── Reading text

How to formulate and balance a redox equation under acidic conditions

In a reaction between  MnO4- and Fe2+ we are told MnO4- goes to Mn2+ and Fe2+  goes to Fe3+. We then need to derive the redox equation for the reaction occuring.  First we need to idenfity which species are being reduced and which are oxidised. We can use ' OIL RIG'  when referring to electron...

In a reaction between  MnO4- and Fe2+ we are told MnO4- goes to Mn2+ and Fe2+ goes to Fe3+. We then need to derive the redox equation for the reaction occuring. 

First we need to idenfity which species are being reduced and which are oxidised. We can use ' OIL RIG'  when referring to electrons to help us.

────
── Record set

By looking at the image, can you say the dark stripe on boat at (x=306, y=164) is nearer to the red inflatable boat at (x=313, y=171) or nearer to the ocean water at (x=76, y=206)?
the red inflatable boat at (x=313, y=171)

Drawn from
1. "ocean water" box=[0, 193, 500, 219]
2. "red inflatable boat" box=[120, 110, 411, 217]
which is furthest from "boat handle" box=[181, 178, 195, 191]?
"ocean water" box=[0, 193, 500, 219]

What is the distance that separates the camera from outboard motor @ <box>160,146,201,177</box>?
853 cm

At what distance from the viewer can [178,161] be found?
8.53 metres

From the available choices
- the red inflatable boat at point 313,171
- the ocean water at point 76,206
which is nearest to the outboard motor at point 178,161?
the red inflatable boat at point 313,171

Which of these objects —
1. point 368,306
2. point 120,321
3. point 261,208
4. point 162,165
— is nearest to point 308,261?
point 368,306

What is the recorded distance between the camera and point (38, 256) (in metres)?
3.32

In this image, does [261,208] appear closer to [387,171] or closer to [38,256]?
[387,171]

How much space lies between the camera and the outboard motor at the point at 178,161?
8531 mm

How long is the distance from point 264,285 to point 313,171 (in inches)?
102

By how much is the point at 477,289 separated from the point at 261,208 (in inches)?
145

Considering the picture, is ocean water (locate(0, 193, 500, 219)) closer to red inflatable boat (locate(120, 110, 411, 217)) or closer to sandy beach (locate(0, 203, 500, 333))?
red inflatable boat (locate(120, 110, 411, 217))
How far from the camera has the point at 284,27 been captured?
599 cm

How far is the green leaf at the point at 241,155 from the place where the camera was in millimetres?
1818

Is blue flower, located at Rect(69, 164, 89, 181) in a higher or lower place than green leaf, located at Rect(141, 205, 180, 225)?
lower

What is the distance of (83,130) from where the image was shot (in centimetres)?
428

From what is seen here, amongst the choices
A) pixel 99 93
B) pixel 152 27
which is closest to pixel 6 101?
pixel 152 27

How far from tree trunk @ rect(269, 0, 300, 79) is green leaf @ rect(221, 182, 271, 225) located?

────

▶ _Problem to work on_
Restate the part of the redox equation text that begins at the words "How to formulate" and ends after "to help us.", switching every "species" to "substances".

▶ _Finished answer_
How to formulate and balance a redox equation under acidic conditions

In a reaction between  MnO4- and Fe2+ we are told MnO4- goes to Mn2+ and Fe2+  goes to Fe3+. We then need to derive the redox equation for the reaction occuring.  First we need to idenfity which substances are being reduced and which are oxidised. We can use ' OIL RIG'  when referring to electron...

In a reaction between  MnO4- and Fe2+ we are told MnO4- goes to Mn2+ and Fe2+ goes to Fe3+. We then need to derive the redox equation for the reaction occuring. 

First we need to idenfity which substances are being reduced and which are oxidised. We can use ' OIL RIG'  when referring to electrons to help us.